#### Task description
In the roulette probability excerpt, what is the chance of losing all 38 spins?

(Beginning of Excerpt provided)

Given 0 and 00, Roulette pays 35-1 on a single number bet and you have a 1/38 shot of hitting your number each spin. So after 38 spins, you will on average have $36.

After 38 spins, which is more likely?

(a) You have more than $36.
(b) You have less than $36 (0 dollars).
(c) You are as likely to have 0 dollars as more than $36.

My gut says c. Can anyone confirm?

- Jason

[/ QUOTE ]

Here's my way of doing it -- the probability that you win on any given roll is 1/38, or 2.632% of the time. In order to end with $0, you need to be wrong all 38 times -- this happens (1-1/38)^38 = (37/38)^38 = 0.3630. So there is a 36.3% chance you lose all 38 rolls.

In order to end with $36, you need to be right exactly once, and wrong the other 37 times. This happens 38*(1/38)*(37/38)^37 = 0.3728 or 37.28% of the time.

Recap:
You go broke 36.3% of the time
You end with exactly $36 37.28% of the time.
Therefore you end with more than $36 1-.363-.3728=0.2642 or 26.42% of the time.

So you are most likely to have exactly $36, but you are more likely to have $0 than more than $36. This makes sense -- you are more likely to lose 38 times than you are to win at least twice.

Note: the 38 in
[ QUOTE ]
38*(1/38)*(37/38)^37 = 0.3728 or 37.28% of the time.

[/ QUOTE ]
is the number of possible rolls for you to be right on. There is a (1/38)*(37/38)^37 chance that you are right on a specific roll (i.e. the third roll), but you just want the chance that any of the 38 are correct.

(End of Excerpt provided)
(Beginning of Information)

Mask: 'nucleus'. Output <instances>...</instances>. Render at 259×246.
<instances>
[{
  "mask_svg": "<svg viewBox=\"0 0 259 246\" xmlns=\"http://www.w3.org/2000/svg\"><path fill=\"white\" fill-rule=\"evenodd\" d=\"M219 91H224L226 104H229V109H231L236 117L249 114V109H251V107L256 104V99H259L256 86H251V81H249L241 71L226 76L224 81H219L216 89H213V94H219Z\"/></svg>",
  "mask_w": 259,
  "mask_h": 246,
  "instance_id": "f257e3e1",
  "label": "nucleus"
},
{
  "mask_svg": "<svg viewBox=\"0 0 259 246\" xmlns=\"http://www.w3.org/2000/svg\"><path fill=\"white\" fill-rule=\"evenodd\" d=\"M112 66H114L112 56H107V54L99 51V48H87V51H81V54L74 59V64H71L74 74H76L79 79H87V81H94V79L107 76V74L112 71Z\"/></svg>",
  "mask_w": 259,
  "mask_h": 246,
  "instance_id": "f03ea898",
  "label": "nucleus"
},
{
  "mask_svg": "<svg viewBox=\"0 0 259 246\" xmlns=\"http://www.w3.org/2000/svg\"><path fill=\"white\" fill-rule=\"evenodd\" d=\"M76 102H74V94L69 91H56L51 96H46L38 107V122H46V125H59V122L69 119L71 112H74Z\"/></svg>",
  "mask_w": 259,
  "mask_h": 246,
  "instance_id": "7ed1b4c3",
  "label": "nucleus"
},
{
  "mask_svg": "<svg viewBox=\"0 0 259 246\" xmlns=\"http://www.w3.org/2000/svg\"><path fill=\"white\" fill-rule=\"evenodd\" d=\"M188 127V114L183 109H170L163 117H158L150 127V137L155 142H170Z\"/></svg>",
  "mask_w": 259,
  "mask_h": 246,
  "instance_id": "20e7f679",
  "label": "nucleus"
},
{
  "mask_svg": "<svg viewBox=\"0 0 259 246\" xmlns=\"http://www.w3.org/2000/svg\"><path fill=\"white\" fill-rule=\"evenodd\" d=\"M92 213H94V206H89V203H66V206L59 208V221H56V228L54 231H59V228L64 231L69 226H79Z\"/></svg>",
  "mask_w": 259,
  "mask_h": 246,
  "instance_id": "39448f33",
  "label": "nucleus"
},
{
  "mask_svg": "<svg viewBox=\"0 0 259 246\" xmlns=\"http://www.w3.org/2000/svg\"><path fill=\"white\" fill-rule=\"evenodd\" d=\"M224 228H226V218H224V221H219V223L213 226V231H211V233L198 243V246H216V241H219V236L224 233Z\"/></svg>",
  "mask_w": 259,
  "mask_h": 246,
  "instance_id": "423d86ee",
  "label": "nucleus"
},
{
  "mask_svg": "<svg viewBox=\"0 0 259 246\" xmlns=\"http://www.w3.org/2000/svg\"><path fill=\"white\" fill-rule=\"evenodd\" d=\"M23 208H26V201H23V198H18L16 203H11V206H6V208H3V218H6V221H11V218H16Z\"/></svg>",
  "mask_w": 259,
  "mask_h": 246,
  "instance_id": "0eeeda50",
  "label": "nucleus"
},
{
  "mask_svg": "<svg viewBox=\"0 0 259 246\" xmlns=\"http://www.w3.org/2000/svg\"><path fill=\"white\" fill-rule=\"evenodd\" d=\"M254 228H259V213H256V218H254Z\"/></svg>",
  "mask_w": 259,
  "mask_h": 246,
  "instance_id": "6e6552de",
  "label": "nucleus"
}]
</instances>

(End of Information)

#### Task output
About 36.3%, calculated as (37/38)^38 = 0.3630.